Textabschnitt »
══════════════════════════════

Wie eine begehbare Skulptur führt sie hinauf in das Dachgeschoss des Einfamilienhauses im Südtiroler Ehrenburg. Links und rechts durch geschlossene Wangen eingefasst, leitet die Treppe den Nutzer sicher nach oben. Die Idee für diese außergewöhnliche Treppe hatte das Planungsbüro Seiwald, das auch den Neubau plante und mit dem Reinhold Stoll schon viele Jahre zusammenarbeitet. Gemeinsam entwickelten sie die Form und Konstruktion der markanten Treppenskulptur und legten bereits im Rohbau die genauen Öffnungsmaße fest, auf Basis derer die Treppe später exakt eingepasst werden konnte. In einem ersten Bauabschnitt führte Reinhold Stoll und sein Team bereits den Treppenlauf vom Erdgeschoss zum ersten Obergeschoss aus – eine zweiläufige Treppe mit Zwischenpodest mit Tritt- und Setzstufen in Eiche auf Betonstufen.

══════════════════════════════

Bereitgestelltes Material »
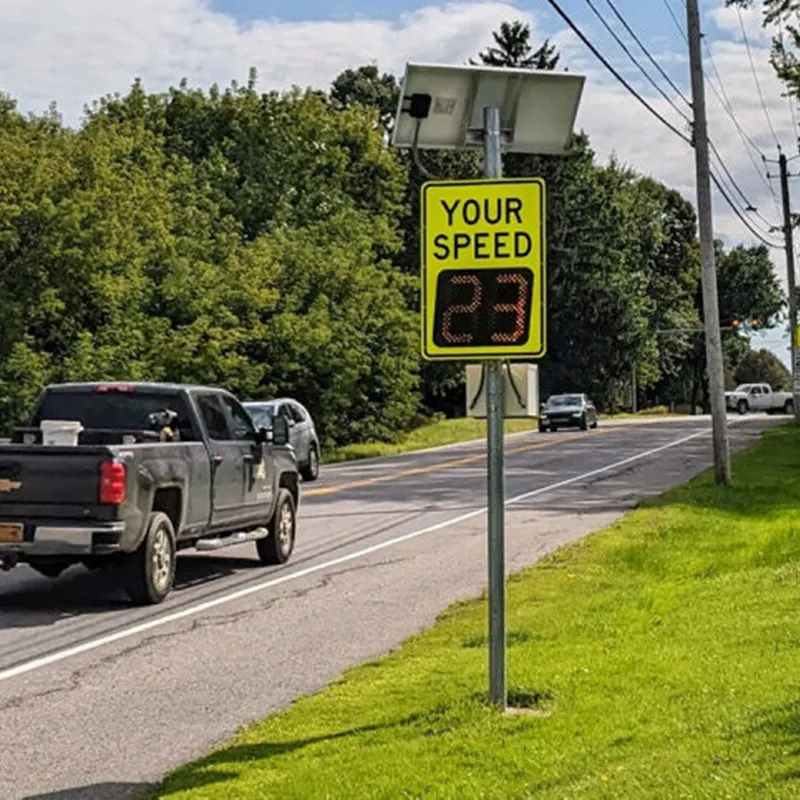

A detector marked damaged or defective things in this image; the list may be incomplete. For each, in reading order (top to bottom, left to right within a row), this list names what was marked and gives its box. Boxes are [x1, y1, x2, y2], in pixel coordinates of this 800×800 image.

crack in asphalt [0, 556, 406, 712]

══════════════════════════════

Kurze Aufgabe »
Gib bitte den Textabschnitt über die Treppe von „Wie eine begehbare“ bis „Eiche auf Betonstufen.“ wortgetreu wieder.

Schriftliche Antwort »
Wie eine begehbare Skulptur führt sie hinauf in das Dachgeschoss des Einfamilienhauses im Südtiroler Ehrenburg. Links und rechts durch geschlossene Wangen eingefasst, leitet die Treppe den Nutzer sicher nach oben. Die Idee für diese außergewöhnliche Treppe hatte das Planungsbüro Seiwald, das auch den Neubau plante und mit dem Reinhold Stoll schon viele Jahre zusammenarbeitet. Gemeinsam entwickelten sie die Form und Konstruktion der markanten Treppenskulptur und legten bereits im Rohbau die genauen Öffnungsmaße fest, auf Basis derer die Treppe später exakt eingepasst werden konnte. In einem ersten Bauabschnitt führte Reinhold Stoll und sein Team bereits den Treppenlauf vom Erdgeschoss zum ersten Obergeschoss aus – eine zweiläufige Treppe mit Zwischenpodest mit Tritt- und Setzstufen in Eiche auf Betonstufen.